• [元の文章]:

══════════

発光量指令値変換部2は、光量センサ6から出力される受光量RAを入力(受信)するとともに、画像投影装置81の外部から送られてくるリセット信号RSTを入力(受信)する。発光量指令値変換部2は、受光量RAおよびリセット信号RSTに基づいて、光路上の不具合を判定し、基準発光量指令値LAを不具合の有無に応じた発光量指令値LBに変換する。発光量指令値変換部2は、基準発光量指令値LAを、基準発光量指令値LAおよび受光量RAに応じた値に変換することによって発光量指令値LBを生成する。発光量指令値変換部2は、生成した発光量指令値LBを光源3に出力する。
光源3は、出射する光の光量を発光量指令値LBに従って変調し、光量を変調した光をレンズ部4に出射する。換言すると、光源3は、出射する光量(発光光量)が発光量指令値LBによって制御される。
レンズ部4は、光源3から出射された光をスキャナ5に適した形状に整形し、スキャナ5に出射する。スキャナ5は、レンズ部4から出射された光を、画像投影装置81の外側に設置されたスクリーン7に対して2次元に走査投影する。スクリーン7は、スキャナ5から出射された光を受光して画像(映像)を表示する。

══════════

• [用意された資料]:
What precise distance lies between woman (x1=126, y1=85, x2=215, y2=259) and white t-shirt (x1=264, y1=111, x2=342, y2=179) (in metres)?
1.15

══════════

• [やること]:
元の文章の「発光量指令値変換部2は、光量」から「令値LBを光源3に出力する。」までを、一字も変えずにすべて書き写してください。 答えには元の文章だけを使ってください。

• [この問題の答え]:
発光量指令値変換部2は、光量センサ6から出力される受光量RAを入力(受信)するとともに、画像投影装置81の外部から送られてくるリセット信号RSTを入力(受信)する。発光量指令値変換部2は、受光量RAおよびリセット信号RSTに基づいて、光路上の不具合を判定し、基準発光量指令値LAを不具合の有無に応じた発光量指令値LBに変換する。発光量指令値変換部2は、基準発光量指令値LAを、基準発光量指令値LAおよび受光量RAに応じた値に変換することによって発光量指令値LBを生成する。発光量指令値変換部2は、生成した発光量指令値LBを光源3に出力する。